I am using princomp
in R to perform PCA. My data matrix is huge (10K x 10K with each value up to 4 decimal points). It takes ~3.5 hours and ~6.5 GB of Physical memory on a Xeon 2.27 GHz processor.
Since I only want the first two components, is there a faster way to do this?
Update :
In addition to speed, Is there a memory efficient way to do this ?
It takes ~2 hours and ~6.3 GB of physical memory for calculating first two components using svd(,2,)
.
You sometimes gets access to so-called 'economical' decompositions which allow you to cap the number of eigenvalues / eigenvectors. It looks like eigen()
and prcomp()
do not offer this, but svd()
allows you to specify the maximum number to compute.
On small matrices, the gains seem modest:
R> set.seed(42); N <- 10; M <- matrix(rnorm(N*N), N, N)
R> library(rbenchmark)
R> benchmark(eigen(M), svd(M,2,0), prcomp(M), princomp(M), order="relative")

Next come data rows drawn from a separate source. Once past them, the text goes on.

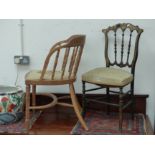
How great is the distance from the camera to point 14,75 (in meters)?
3.51

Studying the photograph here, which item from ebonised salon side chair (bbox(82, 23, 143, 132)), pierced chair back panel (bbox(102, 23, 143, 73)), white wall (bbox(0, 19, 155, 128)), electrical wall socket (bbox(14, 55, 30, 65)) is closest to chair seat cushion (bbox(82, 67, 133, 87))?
ebonised salon side chair (bbox(82, 23, 143, 132))

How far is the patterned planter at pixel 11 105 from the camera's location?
2.99 m

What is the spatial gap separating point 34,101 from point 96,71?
0.69 m

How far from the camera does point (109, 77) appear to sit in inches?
112

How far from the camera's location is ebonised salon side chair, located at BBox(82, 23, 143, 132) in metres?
2.85

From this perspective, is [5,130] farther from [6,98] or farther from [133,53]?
[133,53]

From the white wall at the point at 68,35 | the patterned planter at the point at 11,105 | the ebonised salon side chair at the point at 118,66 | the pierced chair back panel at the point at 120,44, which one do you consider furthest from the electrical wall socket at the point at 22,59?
the pierced chair back panel at the point at 120,44

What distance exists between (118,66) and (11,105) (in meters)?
1.08

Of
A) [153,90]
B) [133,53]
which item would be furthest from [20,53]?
[153,90]

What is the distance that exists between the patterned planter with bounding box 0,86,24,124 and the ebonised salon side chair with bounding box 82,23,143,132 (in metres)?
0.60

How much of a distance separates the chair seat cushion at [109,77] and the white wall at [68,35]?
42cm

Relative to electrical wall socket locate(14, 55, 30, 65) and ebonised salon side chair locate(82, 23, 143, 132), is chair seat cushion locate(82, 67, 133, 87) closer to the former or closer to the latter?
ebonised salon side chair locate(82, 23, 143, 132)

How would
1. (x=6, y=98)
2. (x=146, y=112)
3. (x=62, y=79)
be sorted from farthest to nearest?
(x=146, y=112) < (x=6, y=98) < (x=62, y=79)
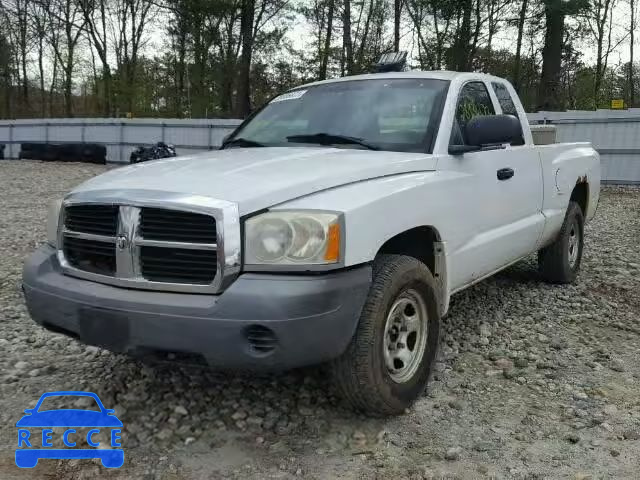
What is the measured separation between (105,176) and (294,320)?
145 cm

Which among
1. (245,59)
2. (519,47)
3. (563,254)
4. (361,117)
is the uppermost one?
(519,47)

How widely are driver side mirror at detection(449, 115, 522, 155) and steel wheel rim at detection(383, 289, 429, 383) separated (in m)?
1.02

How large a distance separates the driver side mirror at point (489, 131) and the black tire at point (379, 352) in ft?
3.17

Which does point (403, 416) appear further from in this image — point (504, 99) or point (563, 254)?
point (563, 254)

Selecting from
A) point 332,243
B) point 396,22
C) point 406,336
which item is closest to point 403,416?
point 406,336

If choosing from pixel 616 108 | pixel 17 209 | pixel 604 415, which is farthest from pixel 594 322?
pixel 616 108

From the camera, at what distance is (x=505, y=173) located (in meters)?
4.05

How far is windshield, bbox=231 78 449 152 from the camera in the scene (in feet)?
11.7

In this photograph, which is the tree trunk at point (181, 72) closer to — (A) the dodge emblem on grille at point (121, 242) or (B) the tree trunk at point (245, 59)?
(B) the tree trunk at point (245, 59)

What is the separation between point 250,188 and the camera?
261 cm

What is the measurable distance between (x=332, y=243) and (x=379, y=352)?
23.8 inches

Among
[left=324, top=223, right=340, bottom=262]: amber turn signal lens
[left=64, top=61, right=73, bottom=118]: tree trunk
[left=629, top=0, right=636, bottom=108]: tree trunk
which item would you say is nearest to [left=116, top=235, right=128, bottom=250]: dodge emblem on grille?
[left=324, top=223, right=340, bottom=262]: amber turn signal lens

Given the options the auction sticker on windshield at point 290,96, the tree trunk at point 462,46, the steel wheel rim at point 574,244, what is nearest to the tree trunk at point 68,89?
the tree trunk at point 462,46

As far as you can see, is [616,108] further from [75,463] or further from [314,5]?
[314,5]
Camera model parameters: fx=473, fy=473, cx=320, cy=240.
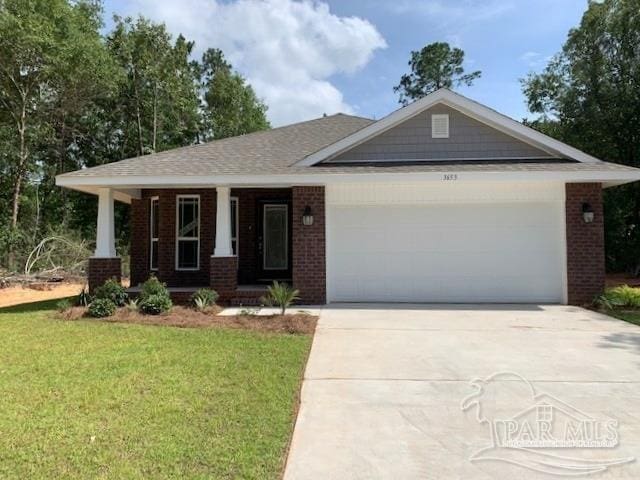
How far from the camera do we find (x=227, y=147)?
12727 mm

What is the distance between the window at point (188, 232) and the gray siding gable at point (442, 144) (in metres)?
3.85

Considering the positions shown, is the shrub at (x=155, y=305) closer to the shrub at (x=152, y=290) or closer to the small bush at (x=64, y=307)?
the shrub at (x=152, y=290)

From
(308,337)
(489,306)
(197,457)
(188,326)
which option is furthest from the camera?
(489,306)

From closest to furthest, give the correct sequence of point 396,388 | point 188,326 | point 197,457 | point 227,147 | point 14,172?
point 197,457
point 396,388
point 188,326
point 227,147
point 14,172

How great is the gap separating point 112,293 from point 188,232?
2.91 metres

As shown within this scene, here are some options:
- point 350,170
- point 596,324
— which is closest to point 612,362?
point 596,324

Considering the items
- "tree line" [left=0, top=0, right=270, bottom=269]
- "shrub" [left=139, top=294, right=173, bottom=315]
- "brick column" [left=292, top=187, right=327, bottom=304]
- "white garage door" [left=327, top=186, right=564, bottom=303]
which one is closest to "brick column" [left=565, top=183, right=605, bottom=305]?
"white garage door" [left=327, top=186, right=564, bottom=303]

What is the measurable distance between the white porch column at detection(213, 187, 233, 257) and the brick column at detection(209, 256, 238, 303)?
146mm

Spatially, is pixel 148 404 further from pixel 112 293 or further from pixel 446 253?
pixel 446 253

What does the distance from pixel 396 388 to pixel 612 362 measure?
2.97 meters

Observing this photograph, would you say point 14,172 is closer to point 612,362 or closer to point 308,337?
point 308,337

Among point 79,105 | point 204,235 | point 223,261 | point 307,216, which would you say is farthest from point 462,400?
point 79,105

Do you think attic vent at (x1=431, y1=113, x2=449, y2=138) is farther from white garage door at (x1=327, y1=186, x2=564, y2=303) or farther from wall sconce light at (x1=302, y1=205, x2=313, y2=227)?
wall sconce light at (x1=302, y1=205, x2=313, y2=227)
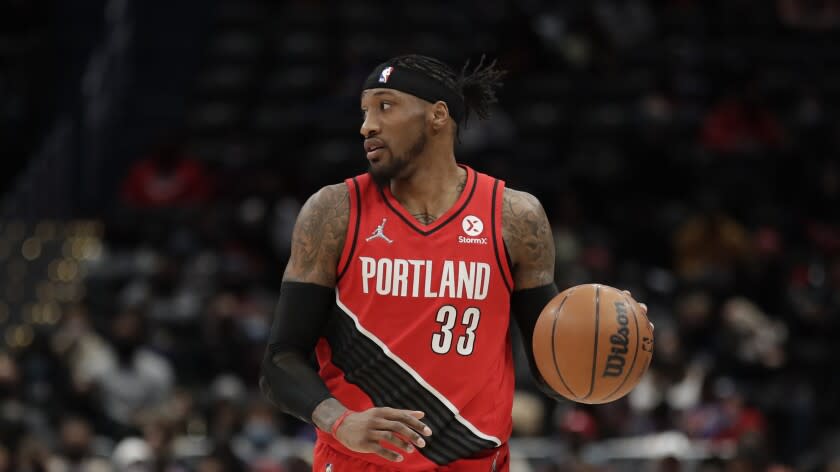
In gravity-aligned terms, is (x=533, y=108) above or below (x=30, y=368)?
above

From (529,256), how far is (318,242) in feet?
2.61

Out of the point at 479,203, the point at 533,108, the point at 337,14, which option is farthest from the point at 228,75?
the point at 479,203

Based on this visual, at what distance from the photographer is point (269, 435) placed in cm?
1168

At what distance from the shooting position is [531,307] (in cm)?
529

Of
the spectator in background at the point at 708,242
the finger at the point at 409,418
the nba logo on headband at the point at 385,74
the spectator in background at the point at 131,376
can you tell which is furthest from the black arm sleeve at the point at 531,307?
the spectator in background at the point at 708,242

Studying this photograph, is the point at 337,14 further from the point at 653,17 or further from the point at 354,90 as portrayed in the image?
the point at 653,17

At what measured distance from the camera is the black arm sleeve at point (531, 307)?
5266mm

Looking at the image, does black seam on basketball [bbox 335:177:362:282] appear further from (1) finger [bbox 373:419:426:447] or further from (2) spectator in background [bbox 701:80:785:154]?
(2) spectator in background [bbox 701:80:785:154]

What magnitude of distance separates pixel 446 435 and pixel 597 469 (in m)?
5.64

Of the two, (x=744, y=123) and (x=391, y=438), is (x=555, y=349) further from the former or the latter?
(x=744, y=123)

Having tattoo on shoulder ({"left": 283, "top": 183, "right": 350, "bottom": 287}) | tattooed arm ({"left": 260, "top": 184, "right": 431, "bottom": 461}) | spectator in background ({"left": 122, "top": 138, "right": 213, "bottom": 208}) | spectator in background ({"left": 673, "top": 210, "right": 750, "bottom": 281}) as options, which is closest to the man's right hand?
tattooed arm ({"left": 260, "top": 184, "right": 431, "bottom": 461})

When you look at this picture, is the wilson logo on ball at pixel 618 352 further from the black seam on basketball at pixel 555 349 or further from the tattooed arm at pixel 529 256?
the tattooed arm at pixel 529 256

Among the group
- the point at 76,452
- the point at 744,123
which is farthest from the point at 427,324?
the point at 744,123

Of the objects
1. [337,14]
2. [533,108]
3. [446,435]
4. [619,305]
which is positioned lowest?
[446,435]
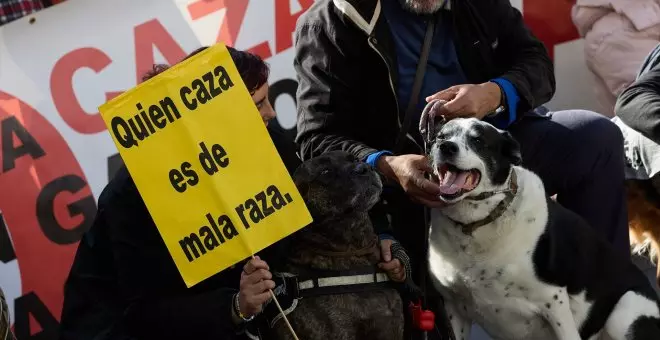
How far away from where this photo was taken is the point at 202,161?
270 cm

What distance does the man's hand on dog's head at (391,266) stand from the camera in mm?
3117

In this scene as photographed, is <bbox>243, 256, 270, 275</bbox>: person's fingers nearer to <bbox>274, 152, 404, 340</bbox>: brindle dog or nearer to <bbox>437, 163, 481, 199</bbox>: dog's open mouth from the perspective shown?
<bbox>274, 152, 404, 340</bbox>: brindle dog

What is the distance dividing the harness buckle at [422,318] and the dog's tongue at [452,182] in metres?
0.45

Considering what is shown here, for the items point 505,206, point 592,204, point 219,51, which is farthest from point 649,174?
point 219,51

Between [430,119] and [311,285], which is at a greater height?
[430,119]

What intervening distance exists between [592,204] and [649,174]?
0.61m

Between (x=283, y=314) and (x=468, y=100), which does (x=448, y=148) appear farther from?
(x=283, y=314)

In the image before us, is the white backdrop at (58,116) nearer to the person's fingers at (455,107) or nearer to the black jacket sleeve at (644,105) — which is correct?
the person's fingers at (455,107)

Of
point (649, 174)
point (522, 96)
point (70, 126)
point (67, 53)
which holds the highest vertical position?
point (67, 53)

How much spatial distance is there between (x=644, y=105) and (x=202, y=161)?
77.2 inches

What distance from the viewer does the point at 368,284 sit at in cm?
306

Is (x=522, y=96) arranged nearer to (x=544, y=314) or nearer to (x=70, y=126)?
(x=544, y=314)

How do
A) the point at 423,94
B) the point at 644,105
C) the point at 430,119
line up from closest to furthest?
1. the point at 430,119
2. the point at 423,94
3. the point at 644,105

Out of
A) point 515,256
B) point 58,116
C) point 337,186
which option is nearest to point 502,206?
point 515,256
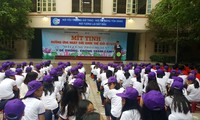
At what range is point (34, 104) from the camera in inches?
176

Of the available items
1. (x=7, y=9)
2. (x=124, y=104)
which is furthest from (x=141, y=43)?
(x=124, y=104)

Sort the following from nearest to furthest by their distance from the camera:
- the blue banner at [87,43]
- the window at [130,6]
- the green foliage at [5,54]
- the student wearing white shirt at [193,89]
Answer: the student wearing white shirt at [193,89] < the green foliage at [5,54] < the window at [130,6] < the blue banner at [87,43]

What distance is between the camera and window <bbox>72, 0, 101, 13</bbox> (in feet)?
77.6

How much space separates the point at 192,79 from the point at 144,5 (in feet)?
53.1

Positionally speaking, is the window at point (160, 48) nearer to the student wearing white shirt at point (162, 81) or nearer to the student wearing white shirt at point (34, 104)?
the student wearing white shirt at point (162, 81)

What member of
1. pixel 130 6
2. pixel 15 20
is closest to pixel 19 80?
pixel 15 20

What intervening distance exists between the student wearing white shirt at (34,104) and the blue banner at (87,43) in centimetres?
1943

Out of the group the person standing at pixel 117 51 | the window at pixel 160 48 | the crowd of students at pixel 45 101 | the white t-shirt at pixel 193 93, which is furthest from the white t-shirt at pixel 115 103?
the window at pixel 160 48

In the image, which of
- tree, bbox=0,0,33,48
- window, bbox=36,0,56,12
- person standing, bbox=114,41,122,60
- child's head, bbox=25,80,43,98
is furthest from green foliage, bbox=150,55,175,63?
child's head, bbox=25,80,43,98

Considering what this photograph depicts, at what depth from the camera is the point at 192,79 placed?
8.30 m

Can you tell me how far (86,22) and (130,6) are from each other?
3.62 meters

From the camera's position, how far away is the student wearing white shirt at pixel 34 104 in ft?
14.6

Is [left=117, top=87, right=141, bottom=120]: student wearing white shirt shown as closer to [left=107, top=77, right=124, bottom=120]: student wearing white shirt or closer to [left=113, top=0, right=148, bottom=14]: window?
[left=107, top=77, right=124, bottom=120]: student wearing white shirt

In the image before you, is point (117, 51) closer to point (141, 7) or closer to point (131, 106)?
point (141, 7)
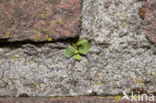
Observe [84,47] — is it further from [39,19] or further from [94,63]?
[39,19]

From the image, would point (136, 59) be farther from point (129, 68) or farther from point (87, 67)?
point (87, 67)

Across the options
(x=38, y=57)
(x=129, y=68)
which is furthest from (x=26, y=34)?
(x=129, y=68)

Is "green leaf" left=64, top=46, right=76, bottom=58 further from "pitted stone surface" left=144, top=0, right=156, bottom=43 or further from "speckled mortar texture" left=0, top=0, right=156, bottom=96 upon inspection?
"pitted stone surface" left=144, top=0, right=156, bottom=43

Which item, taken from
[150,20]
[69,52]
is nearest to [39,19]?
[69,52]

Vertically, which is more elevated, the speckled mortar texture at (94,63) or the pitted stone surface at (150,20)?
the pitted stone surface at (150,20)

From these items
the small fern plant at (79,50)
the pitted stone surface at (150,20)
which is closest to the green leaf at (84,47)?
the small fern plant at (79,50)

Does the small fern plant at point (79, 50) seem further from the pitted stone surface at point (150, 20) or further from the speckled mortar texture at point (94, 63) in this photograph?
the pitted stone surface at point (150, 20)
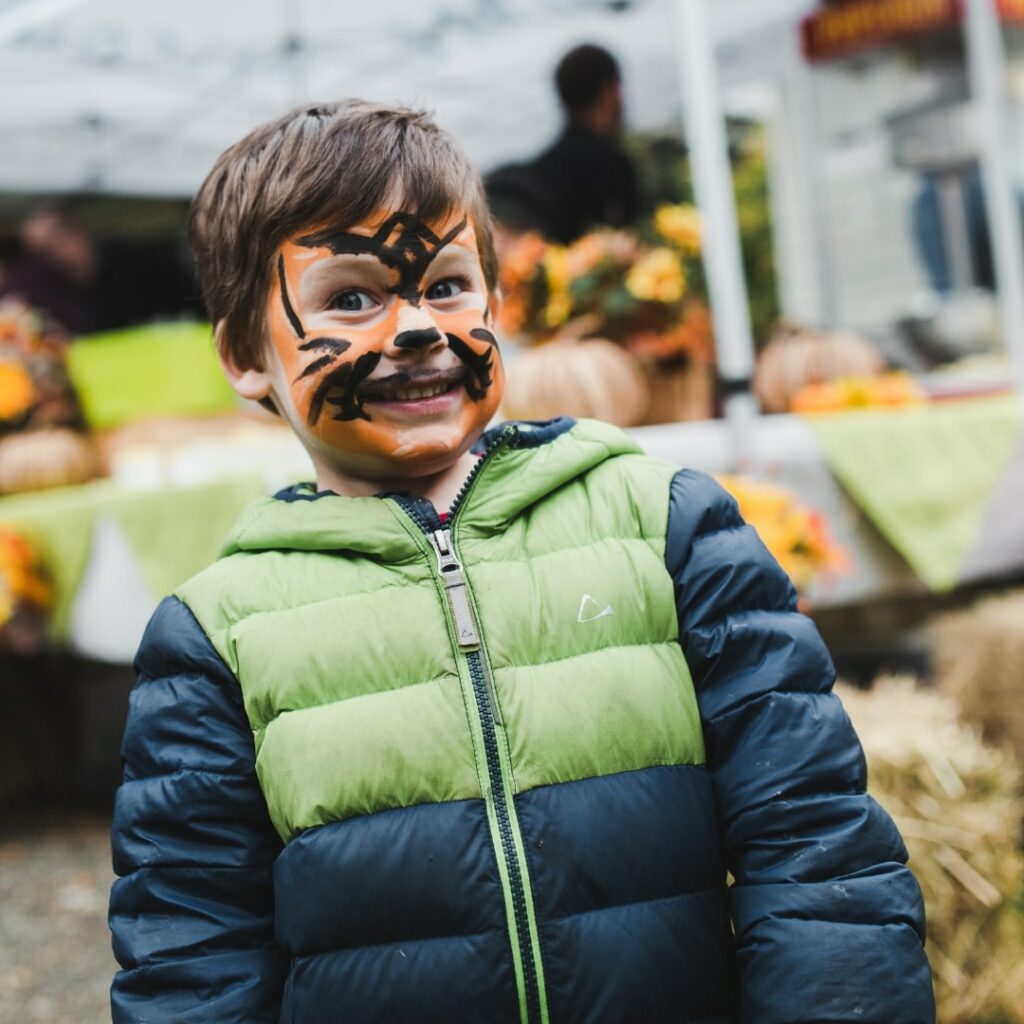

test replications elapsed relative user.self sys.self user.child
2 svd(M, 2, 0) 100 0.021 1.00000 0.02 0 0
3 prcomp(M) 100 0.043 2.04762 0.04 0 0
1 eigen(M) 100 0.050 2.38095 0.05 0 0
4 princomp(M) 100 0.065 3.09524 0.06 0 0
R>
but the factor of three relative to princomp()
may be worth your while reconstructing princomp()
from svd()
as svd()
allows you to stop after two values.